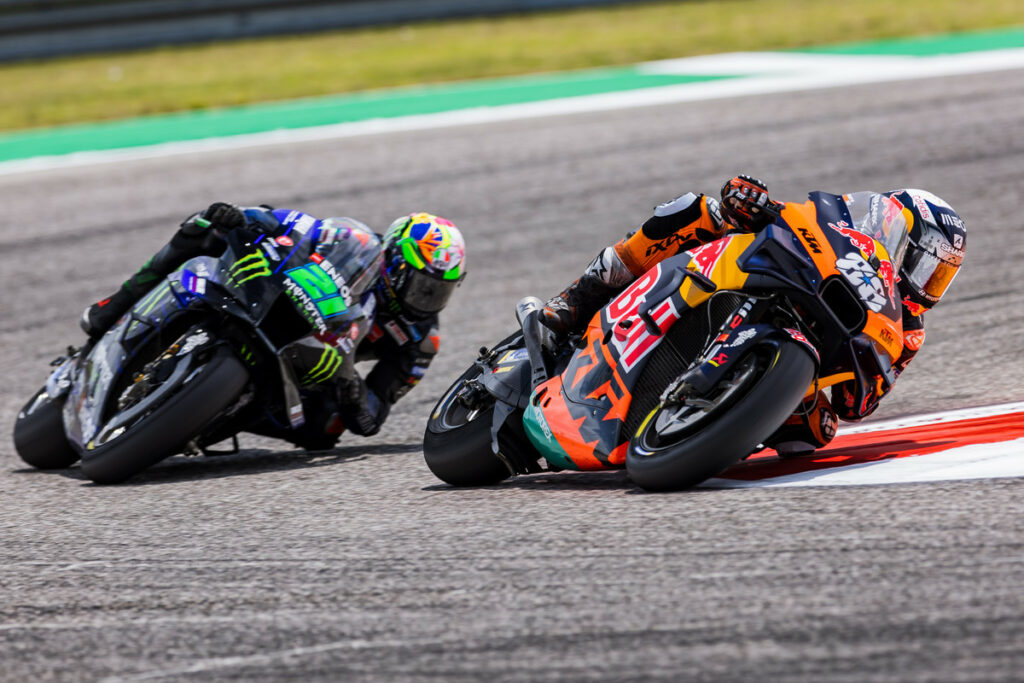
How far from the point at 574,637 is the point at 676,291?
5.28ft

...

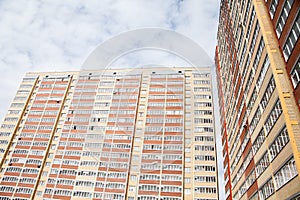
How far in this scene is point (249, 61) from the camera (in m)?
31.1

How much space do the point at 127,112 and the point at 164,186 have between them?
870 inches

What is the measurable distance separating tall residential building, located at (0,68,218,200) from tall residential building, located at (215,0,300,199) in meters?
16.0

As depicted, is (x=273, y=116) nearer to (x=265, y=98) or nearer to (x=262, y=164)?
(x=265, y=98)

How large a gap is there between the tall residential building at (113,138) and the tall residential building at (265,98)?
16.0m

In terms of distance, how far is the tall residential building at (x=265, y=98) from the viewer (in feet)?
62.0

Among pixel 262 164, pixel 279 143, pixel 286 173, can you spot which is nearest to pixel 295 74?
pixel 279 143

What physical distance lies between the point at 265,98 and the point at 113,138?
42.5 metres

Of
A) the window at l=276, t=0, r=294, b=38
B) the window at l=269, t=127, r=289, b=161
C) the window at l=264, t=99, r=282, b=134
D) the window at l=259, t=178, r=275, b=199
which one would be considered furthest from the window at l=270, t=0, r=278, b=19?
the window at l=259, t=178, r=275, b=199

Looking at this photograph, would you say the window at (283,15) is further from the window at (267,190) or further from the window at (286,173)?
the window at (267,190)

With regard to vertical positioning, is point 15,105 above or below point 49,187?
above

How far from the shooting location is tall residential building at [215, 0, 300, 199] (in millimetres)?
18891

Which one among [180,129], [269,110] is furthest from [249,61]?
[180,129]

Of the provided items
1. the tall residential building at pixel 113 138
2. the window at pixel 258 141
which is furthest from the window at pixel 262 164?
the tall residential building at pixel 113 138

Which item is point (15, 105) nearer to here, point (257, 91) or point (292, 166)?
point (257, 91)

§ Objective
Report how many lines of the data above contain the string "this". Case counts, and the answer should be only the number.

§ Solved problem
2